══ Selected text

This self-heals: a crashed connection server stops B’s heartbeats, the key expires in 90s, B goes offline automatically. No reliance on a clean disconnect ever firing. The cost is up to ~90s of staleness on “offline,” which is well within the “few seconds to a bit” freshness budget for last-seen (tune the TTL down if you want faster, at the cost of more heartbeat traffic).

Fan-out only to interested watchers. Do not broadcast B’s status to all of B’s contacts. Instead, presence is subscribe-on-demand: when A opens a chat with B, A’s client subscribes to B’s presence; the Presence Service pushes B’s status changes only to the small set of users currently viewing a chat with B. When A closes the chat, A unsubscribes. This turns an O(contacts) broadcast into O(active viewers), which is tiny.

Typing indicators are pure ephemeral signaling: a typing event sent over the WebSocket, relayed to the other party (or group members currently viewing the chat), never persisted, auto-expiring after a few seconds if no “stopped typing” follows. Best-effort - if one is lost, nobody cares. Keeping it off the durable path keeps the firehose of typing events away from the storage layer entirely.

════
══ Entries

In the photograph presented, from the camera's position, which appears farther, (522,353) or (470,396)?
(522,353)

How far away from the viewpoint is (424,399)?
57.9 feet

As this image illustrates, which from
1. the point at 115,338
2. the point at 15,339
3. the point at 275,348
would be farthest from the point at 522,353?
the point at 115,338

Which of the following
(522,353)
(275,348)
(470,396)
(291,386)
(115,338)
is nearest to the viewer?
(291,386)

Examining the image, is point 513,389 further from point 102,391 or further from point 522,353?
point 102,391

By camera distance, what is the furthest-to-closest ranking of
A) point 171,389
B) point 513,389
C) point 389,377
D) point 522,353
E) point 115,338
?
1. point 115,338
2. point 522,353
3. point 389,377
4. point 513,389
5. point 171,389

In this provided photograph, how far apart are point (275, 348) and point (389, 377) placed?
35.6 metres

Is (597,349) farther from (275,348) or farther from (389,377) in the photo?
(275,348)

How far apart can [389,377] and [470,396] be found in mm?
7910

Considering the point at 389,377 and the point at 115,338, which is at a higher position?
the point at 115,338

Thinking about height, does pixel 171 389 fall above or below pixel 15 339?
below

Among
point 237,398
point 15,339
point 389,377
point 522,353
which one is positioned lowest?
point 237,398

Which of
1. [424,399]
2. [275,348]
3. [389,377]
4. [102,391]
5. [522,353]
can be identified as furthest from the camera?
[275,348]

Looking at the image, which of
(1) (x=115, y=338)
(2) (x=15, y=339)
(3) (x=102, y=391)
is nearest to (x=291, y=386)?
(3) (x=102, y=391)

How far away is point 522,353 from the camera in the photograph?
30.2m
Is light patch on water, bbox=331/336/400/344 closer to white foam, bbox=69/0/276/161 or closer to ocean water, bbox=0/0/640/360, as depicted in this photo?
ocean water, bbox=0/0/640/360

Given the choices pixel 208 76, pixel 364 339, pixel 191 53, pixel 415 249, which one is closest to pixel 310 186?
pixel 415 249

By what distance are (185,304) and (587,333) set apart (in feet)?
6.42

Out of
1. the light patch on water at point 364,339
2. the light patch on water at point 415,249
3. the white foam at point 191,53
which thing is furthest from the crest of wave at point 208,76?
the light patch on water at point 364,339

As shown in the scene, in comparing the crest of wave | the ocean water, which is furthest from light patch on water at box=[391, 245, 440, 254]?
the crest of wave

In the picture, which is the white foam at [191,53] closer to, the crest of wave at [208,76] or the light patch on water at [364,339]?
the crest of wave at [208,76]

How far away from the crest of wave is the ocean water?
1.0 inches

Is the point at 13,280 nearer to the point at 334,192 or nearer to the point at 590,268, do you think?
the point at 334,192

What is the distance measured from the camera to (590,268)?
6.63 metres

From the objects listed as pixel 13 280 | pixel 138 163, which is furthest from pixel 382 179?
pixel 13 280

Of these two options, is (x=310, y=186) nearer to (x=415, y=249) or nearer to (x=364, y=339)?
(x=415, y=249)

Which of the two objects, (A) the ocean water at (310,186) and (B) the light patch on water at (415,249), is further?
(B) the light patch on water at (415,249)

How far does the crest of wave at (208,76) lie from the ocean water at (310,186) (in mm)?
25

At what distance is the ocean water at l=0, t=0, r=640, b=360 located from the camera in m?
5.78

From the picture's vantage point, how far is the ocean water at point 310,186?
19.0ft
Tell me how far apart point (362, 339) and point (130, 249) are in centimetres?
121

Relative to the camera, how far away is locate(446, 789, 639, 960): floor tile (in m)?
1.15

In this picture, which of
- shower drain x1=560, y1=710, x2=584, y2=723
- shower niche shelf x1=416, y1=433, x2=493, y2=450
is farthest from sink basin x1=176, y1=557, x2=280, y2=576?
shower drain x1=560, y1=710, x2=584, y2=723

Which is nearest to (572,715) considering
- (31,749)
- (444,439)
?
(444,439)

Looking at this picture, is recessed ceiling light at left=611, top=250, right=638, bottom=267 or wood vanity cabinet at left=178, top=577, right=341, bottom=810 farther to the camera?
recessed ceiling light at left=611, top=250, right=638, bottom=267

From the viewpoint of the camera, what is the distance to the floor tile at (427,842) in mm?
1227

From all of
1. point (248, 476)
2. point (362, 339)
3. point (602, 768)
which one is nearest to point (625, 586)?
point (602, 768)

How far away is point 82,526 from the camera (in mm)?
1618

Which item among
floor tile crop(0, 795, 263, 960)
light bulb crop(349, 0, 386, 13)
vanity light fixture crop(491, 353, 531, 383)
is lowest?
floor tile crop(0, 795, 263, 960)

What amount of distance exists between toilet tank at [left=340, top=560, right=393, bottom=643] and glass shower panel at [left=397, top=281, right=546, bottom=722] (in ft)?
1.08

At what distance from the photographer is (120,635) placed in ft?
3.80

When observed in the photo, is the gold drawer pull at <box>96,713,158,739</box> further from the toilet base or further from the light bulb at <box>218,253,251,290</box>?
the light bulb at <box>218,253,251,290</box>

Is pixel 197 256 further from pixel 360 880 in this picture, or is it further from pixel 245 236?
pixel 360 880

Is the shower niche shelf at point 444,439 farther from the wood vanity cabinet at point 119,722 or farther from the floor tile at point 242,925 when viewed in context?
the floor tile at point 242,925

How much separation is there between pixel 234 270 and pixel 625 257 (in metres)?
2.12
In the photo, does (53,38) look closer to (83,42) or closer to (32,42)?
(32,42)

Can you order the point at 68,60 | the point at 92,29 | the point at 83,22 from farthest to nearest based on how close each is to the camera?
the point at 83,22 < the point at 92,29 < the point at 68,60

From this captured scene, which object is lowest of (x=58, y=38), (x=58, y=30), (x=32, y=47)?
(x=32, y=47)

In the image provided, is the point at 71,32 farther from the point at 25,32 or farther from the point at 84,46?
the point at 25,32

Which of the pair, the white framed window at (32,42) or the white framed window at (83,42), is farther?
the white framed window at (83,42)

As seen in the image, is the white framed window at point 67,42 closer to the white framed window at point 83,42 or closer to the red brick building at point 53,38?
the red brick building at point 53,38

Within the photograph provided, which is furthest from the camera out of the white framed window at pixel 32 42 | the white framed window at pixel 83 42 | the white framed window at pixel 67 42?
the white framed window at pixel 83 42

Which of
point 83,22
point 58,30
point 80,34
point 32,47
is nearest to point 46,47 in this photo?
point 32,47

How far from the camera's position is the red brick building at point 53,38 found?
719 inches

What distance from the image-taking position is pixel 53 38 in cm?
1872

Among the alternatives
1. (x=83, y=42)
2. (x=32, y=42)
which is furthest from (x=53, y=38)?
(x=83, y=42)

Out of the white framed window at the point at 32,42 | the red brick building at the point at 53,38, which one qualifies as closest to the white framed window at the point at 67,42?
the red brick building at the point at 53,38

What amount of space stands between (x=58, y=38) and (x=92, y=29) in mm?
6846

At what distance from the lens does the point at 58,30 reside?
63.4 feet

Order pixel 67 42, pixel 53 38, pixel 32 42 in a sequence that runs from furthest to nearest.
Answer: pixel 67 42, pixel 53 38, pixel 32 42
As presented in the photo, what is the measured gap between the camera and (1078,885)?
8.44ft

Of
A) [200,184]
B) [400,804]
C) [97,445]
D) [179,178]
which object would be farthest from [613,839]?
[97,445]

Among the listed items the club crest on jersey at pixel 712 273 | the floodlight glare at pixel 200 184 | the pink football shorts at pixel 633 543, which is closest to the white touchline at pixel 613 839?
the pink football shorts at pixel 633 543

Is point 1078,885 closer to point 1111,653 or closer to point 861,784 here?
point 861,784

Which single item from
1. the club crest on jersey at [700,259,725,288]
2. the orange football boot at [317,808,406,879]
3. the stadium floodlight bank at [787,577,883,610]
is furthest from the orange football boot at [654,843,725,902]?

════

List of tasks
1 - In the text on presence and typing indicators, how long does it take for the key to expire after a connection server crashes?
2 - Filter the entries, keeping every line that contains the string "window".

Exercise responses
1 - The key expires in 90 seconds.

2 -
Which of the pair, the white framed window at (32,42) or the white framed window at (83,42), is farther?
the white framed window at (83,42)
As seen in the image, is the white framed window at point 67,42 closer to the white framed window at point 83,42 or closer to the red brick building at point 53,38?
Within the photograph provided, which is furthest from the camera out of the white framed window at pixel 32 42 | the white framed window at pixel 83 42 | the white framed window at pixel 67 42?
the white framed window at pixel 83 42
Out of the white framed window at the point at 32,42 | the red brick building at the point at 53,38, which one qualifies as closest to the white framed window at the point at 67,42?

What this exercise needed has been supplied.